リサイクル通信

2023年1月234号】

新年あけましておめでとうございます 本年も何卒よろしくお願い申し上げます。

今年も新たな一年が始まりました。年末から年始にかけ、穏やかな日が多く、個人的に久々にゆっくりとしたお正月が過ごせました。ただ昨年後半からコロナ第8波が猛威を振るい、更にインフルエンザも流行が始まっている事も有り、皆様に於いては、御自愛くださる様、お祈り申し上げます。

 鉄相場と言いますと、昨年はメーカーの購入平均価格が過去最高だったとの新聞記事が出ていました。リーマン前を超えたと言う事でもあります。あの当時との違いは、当時は急激に相場が上がり、急激に相場が下がったと言えたのですが、昨年は底値が高く、急な上げ下げが無かった事があるのでは?と考えています。その理由として、一番の筆頭に挙げられるのが、SDGsかと思われます。これにより、資源のリサイクルを推し進める動きが活発化し、高炉もスクラップの使用比率を上げる為、市中スクラップの購入量を増やす事が期待されていたのですが、残念ながら今の所、自社構内で発生するスクラップや製品を納入した先から出るスクラップを高炉に戻すリターンスクラップが優先となっている状況です。鉄鉱石が主体の高炉とは違い、電炉は主原料がスクラップの為、そのスクラップの確保の為に、東京製鉄は、スクラップの国外流出を防ぐべく、輸出価格より高値を設定していました。
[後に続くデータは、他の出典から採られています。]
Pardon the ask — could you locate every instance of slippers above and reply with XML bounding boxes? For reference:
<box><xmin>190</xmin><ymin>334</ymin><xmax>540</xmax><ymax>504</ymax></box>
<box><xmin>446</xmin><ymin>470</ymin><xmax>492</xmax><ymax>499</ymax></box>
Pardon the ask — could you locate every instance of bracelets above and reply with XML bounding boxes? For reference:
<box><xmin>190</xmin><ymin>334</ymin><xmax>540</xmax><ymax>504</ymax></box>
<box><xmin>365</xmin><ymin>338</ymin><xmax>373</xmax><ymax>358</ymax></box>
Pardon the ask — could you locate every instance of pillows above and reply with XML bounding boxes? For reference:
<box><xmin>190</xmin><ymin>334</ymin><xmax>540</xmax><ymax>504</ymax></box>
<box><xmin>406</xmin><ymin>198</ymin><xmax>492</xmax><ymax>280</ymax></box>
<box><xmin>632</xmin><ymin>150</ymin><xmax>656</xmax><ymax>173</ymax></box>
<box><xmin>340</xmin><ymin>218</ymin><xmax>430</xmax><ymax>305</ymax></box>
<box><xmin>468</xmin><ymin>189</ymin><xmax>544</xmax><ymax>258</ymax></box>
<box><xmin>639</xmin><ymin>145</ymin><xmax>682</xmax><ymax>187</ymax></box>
この事により、その他の電炉も価格を下げられず、全体的に高かった事などが挙げられます。 何故、国外流出を防ぐ必要性が東京製鉄にはあるのかと申しますと、このSDGsの流れを利用し、休止していた岡山の熱延工場の再稼働や、その他全工場の生産量を増やしていく事を宣言した事があります。東京製鉄として2030年迄に 年間600万㌧の生産目標を設定しています。その為、必然的にスクラップの使用量が増え、輸出されていた分を取り込もうと動き出しています。その手始めとして、名古屋に集荷ヤードともいうべきサテライトヤードを開設しました。そこで集荷したスクラップを主に田原工場へ船で出荷する事を目的としています。今後ですが、その生産目標を達成する為にはまだまだスクラップが足りず、月20万㌧の余剰地区であるこの関東にもサテライトヤードを開設する事が予想されます。更には他の地区にも設置する可能性は秘めています。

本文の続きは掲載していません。